Ils se comprenaient si bien ces deux jeunes gens ; ils s’aimaient de cette manière parfaite qui saisit les petits détails, qui ne laisse jamais passer, sans les comprendre, ces mille riens charmants, ces attentions de tous les instants, que l’âme délicate se sent si joyeuse de prodiguer ; dans un regard, dans un sourire, l’intention la plus cachée, la pensée la plus secrète a été devinée, sentie, appréciée.

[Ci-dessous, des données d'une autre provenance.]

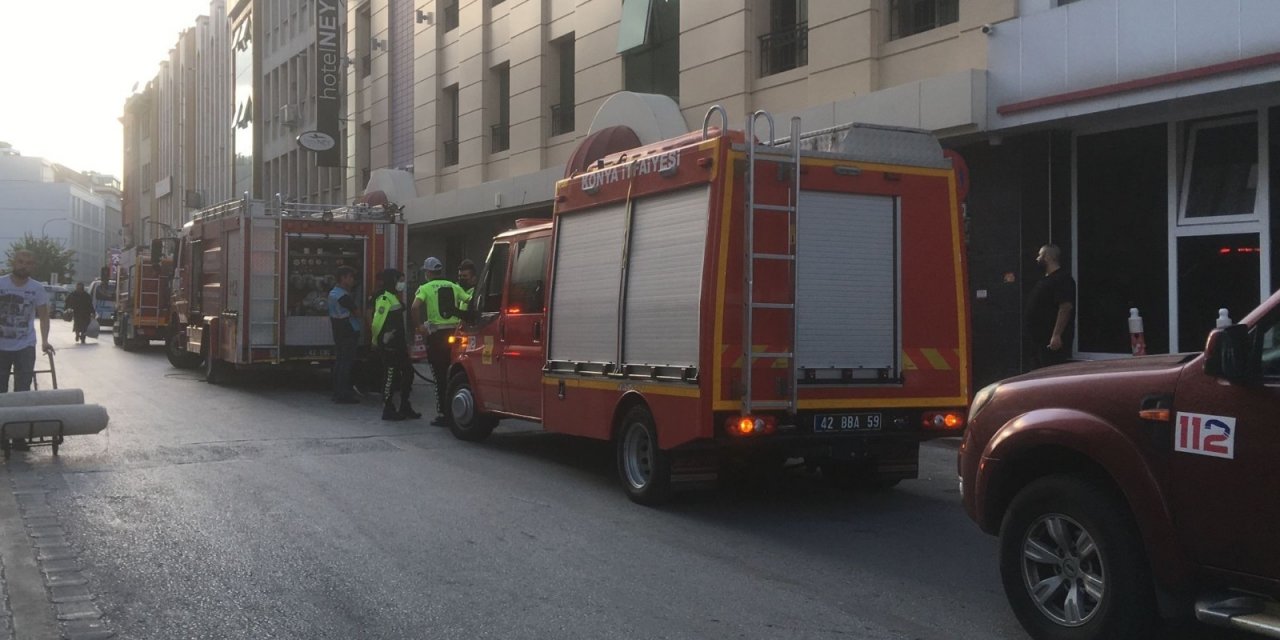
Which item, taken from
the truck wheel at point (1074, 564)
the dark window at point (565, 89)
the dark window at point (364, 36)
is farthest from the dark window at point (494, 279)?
the dark window at point (364, 36)

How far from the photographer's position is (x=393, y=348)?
43.1 feet

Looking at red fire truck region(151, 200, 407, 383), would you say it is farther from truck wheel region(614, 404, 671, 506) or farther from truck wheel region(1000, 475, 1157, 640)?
truck wheel region(1000, 475, 1157, 640)

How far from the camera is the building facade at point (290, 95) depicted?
35125mm

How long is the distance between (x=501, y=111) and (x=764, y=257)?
64.7 feet

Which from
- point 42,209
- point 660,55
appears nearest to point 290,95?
point 660,55

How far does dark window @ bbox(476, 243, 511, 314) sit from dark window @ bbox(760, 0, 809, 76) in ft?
25.1

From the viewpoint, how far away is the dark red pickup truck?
407cm

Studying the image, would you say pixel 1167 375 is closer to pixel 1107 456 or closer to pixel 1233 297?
pixel 1107 456

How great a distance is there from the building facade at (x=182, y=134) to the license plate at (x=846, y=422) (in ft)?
151

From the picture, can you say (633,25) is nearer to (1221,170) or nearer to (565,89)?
(565,89)

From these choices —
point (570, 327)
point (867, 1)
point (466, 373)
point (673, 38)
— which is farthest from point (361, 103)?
point (570, 327)

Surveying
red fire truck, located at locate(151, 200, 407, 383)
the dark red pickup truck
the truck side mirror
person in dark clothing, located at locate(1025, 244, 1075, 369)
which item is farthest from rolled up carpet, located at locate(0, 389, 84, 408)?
the truck side mirror

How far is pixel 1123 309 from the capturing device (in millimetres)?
13062

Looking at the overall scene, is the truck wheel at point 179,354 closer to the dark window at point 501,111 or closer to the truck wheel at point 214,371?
the truck wheel at point 214,371
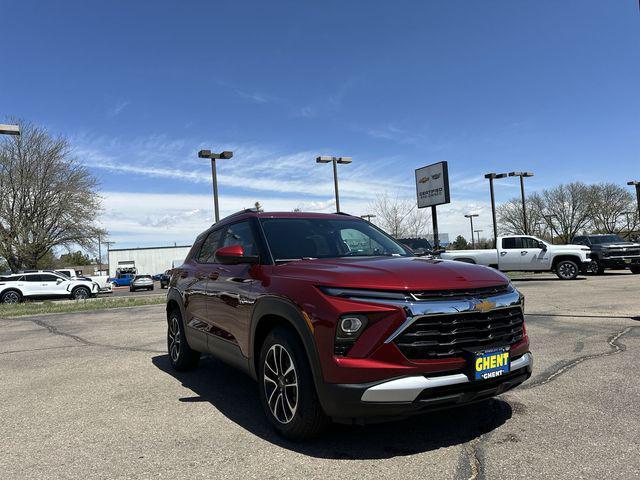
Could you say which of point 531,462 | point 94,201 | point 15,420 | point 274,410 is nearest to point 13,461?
point 15,420

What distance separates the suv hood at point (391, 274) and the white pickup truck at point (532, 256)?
1734 centimetres

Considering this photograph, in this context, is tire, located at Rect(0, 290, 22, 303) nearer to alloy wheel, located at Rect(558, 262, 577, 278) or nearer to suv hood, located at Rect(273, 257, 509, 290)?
suv hood, located at Rect(273, 257, 509, 290)

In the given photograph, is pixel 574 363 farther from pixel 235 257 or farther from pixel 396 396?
pixel 235 257

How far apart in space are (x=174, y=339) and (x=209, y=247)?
1.39 meters

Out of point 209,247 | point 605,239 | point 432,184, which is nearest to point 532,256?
point 432,184

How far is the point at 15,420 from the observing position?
447 centimetres

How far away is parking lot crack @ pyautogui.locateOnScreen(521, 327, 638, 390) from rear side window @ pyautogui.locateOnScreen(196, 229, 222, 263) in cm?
348

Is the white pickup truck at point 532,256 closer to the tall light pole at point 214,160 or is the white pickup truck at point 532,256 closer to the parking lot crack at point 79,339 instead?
the tall light pole at point 214,160

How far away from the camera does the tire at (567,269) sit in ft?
67.3

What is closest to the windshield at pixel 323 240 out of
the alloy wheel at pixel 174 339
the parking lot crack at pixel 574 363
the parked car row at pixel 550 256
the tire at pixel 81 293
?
the parking lot crack at pixel 574 363

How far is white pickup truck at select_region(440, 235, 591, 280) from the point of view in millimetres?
20562

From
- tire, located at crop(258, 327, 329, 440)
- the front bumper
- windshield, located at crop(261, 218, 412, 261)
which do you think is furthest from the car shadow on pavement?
windshield, located at crop(261, 218, 412, 261)

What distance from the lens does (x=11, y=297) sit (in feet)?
78.4

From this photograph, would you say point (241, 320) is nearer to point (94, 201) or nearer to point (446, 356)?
point (446, 356)
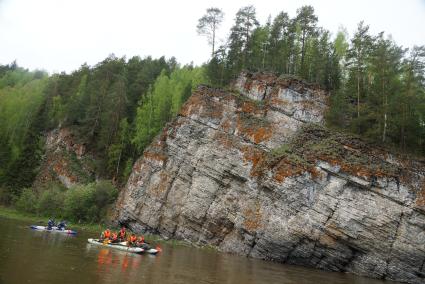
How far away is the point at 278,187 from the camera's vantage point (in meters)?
34.5

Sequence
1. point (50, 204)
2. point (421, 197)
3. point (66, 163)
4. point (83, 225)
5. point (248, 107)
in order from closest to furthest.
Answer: point (421, 197)
point (248, 107)
point (83, 225)
point (50, 204)
point (66, 163)

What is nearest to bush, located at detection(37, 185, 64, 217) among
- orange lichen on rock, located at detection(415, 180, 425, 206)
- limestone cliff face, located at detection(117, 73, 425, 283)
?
limestone cliff face, located at detection(117, 73, 425, 283)

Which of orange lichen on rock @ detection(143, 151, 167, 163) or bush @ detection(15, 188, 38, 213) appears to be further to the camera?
bush @ detection(15, 188, 38, 213)

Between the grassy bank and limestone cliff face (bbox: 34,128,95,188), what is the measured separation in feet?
17.0

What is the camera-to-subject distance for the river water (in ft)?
56.6

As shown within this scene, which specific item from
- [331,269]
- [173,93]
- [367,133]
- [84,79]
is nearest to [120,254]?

Un amour né dans de telles circonstances ne pourrait jamais changer.

L’heure s’enfuyait, enfin Lucienne dit à Pierre d’une voix émue.

— Vous retournez à Montréal demain, vous m’assurez du consentement de votre mère à venir habiter Saint-Eustache avec vous, néanmoins je me sens inquiète de votre départ ; depuis quinze jours nous avons été si heureux ici, je ne puis me défendre d’un sentiment de tristesse en vous voyant partir.

— Je reviendrai bientôt. Ne vous alarmez pas de mon absence, elle sera courte. Je connais assez ma mère pour savoir qu’elle se rendra bien vite à mes désirs, du moment qu’il s’agit de mon bonheur. On m’offre à Saint-Eustache des avantages que je ne saurais trouver à Montréal en m’établissant dans cette ville : ma mère n’hésitera pas. Vous la connaîtrez Lucienne, elle vous aimera, elle aura pour vous, cette tendresse de mère qui vous a manqué toute votre vie, et plus tard elle sera si heureuse de vous nommer sa fille.

La main de Lucienne trembla légèrement dans celle de Pierre. Sa fille ! ce seul mot l’enivrait, en même temps qu’une crainte vague l’oppressait. Aurait-elle jamais cette félicité.

— Qu’avez-vous, chère amie, lui dit-il en la voyant pâlir. Dans mon bonheur j’ai été égoïste. je vous ai retenue trop longtemps au dehors, oubliant que vous êtes convalescente. Vous avez peut-être pris froid ?

— Non Pierre ; ces heures que nous venons de passer ensemble ont été si douces, qu’elles m’ont sensiblement émue. Quelquefois un grand bonheur peut, comme une profonde peine, causer une émotion trop vive : la seule pensée de votre départ me rend un peu nerveuse.

— Il sera court. Je ferai en sorte que les préparatifs de notre installation ici prennent le moins de temps possible. Avant la fin de la semaine nous serons de retour à Saint-Eustache. Chère Lucienne, comme je vous aime, moi aussi je deviens tout songeur en pensant à mon départ.

À cet instant Edmond s’avança au-devant d’eux.

— Le Dr Chénier m’envoie vous prévenir, mademoiselle, qu’il serait prudent de rentrer, l’air se fait un peu humide peur vous.

Puis se retournant vers M. Dugal :

— Savez-vous, monsieur, la mauvaise nouvelle ?

— Non, Edmond, qu’est-ce ?

— Le superbe navire français, le Louis-Philippe a fait offrage.

— Le Louis-Philippe a fait naufrage, où cela ?

Edmond se reprenant :

— Le Louis-Philippe a fait naufrage entre Québec et l’Angleterre.

— Il a eu de l’espace, tout de même, fit Lucienne en riant.